■ **PROBLEM REQUIREMENTS**:
Answer these questions using the text on government transparency:
1. How much had been spent on the streaming equipment for the Arkansas House committee meeting rooms?
2. Who is the Minority Leader, and what did he say about transparency?
3. Which justice offered the aphorism "Sunlight ... is the best disinfectant"?

PROVIDED TEXT below:

Last week, during his state of the union address, President Obama talked about a "21st century government that's open and competent." He called for Congress to follow the White House's lead and reveal, online, every time its members meet with a lobbyist, and he promised a website that will detail how and where tax dollars are being spent.
The week before the president spoke, four Arkansas House committees considered a more basic idea of transparency, whether to allow live video streaming of their committee meeting rooms. The votes didn't concern purchasing and installing the equipment — that had already been taken care of, to the tune of somewhere north of $375,000. Rather, the committees voted on whether to simply turn the system on.
That any sort of debate preceded the votes was galling, if not surprising. That some House members, including Majority Leader Johnnie Roebuck (D-Arkadelphia), argued that streaming meetings in some but not all committee meeting would offer "a very slanted and limited view of what goes on in state government" was yet another sign that retrograde ideas can find purchase in the ledge anywhere.
Thankfully, the overwhelming majority of state House committee members took a more sensible view. Those who spoke after voting for streaming largely echoed Minority Leader John Burris (R-Harrison), who said that anything that leads to more transparency in government is a good thing.
That position is one I'd wager most of us, regardless of party affiliation, can agree on. Moreover, I expect most of us consider it a democratic birthright. Maybe because our country's leaders have been talking about it for a long time. Founding fathers like James Madison argued for "easy prompt circulation of public proceedings" in the 18th century. Lincoln all but codified the idea of an electorate thoroughly integrated into the workings of government with his notion of a government "of, by and for" the people. A half a century later, Justice Louis Brandeis helped build the legal foundation for Freedom of Information laws and gave transparency advocates a guiding aphorism: "Sunlight ... is the best disinfectant."

End of PROVIDED TEXT.
SOURCE INFORMATION below:

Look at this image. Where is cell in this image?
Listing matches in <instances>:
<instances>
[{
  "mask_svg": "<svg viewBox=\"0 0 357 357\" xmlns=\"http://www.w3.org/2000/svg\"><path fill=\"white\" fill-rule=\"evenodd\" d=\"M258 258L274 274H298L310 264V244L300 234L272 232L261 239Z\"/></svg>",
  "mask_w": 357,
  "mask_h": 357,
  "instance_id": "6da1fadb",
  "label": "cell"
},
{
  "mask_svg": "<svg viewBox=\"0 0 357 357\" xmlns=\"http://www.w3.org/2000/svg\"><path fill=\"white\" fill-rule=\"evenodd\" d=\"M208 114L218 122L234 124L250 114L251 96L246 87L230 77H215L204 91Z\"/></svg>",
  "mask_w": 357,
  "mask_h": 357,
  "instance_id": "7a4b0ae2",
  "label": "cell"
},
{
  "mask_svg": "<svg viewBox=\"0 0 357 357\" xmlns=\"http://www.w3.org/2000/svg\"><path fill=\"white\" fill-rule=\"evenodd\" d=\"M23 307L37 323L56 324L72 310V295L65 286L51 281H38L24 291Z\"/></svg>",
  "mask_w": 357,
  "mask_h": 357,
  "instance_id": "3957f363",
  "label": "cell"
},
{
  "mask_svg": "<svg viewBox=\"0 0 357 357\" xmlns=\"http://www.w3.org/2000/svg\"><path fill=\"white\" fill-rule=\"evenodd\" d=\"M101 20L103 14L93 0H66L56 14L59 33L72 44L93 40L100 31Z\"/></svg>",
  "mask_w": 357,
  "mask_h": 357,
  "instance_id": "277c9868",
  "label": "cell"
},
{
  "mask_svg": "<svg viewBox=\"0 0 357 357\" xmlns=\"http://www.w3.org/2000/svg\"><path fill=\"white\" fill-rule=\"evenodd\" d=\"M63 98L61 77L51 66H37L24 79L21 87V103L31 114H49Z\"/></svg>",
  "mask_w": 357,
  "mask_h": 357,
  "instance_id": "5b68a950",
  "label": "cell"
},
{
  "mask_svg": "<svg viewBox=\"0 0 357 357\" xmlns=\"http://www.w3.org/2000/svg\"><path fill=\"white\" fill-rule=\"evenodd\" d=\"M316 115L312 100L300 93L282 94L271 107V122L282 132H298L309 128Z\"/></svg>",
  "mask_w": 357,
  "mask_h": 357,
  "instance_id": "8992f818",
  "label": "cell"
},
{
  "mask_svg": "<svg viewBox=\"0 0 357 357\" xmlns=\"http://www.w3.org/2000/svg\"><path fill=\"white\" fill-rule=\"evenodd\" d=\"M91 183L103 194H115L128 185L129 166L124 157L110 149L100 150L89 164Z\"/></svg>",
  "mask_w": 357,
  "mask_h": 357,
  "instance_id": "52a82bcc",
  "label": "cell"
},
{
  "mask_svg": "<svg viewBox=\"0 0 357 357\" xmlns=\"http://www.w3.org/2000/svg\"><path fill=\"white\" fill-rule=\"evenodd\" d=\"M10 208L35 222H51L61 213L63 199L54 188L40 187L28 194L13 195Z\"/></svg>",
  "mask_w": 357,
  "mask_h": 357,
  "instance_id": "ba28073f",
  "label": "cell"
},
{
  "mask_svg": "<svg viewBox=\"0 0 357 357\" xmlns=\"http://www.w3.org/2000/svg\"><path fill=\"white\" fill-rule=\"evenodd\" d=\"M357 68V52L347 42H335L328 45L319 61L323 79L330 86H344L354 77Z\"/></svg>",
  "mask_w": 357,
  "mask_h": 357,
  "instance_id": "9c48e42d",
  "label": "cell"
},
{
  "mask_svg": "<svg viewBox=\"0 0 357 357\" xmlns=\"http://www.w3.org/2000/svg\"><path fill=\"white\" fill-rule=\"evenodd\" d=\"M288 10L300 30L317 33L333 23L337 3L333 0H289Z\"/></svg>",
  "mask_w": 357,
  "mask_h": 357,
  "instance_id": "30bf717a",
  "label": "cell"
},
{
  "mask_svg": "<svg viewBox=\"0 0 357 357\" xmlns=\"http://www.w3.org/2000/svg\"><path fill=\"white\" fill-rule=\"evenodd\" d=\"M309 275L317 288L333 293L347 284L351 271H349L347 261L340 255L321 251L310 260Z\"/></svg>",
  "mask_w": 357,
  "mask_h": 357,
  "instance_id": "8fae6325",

End of SOURCE INFORMATION.

■ **SOLUTION TO THIS PROBLEM**:
1. Somewhere north of $375,000.
2. John Burris (R-Harrison), who said that anything that leads to more transparency in government is a good thing.
3. Justice Louis Brandeis.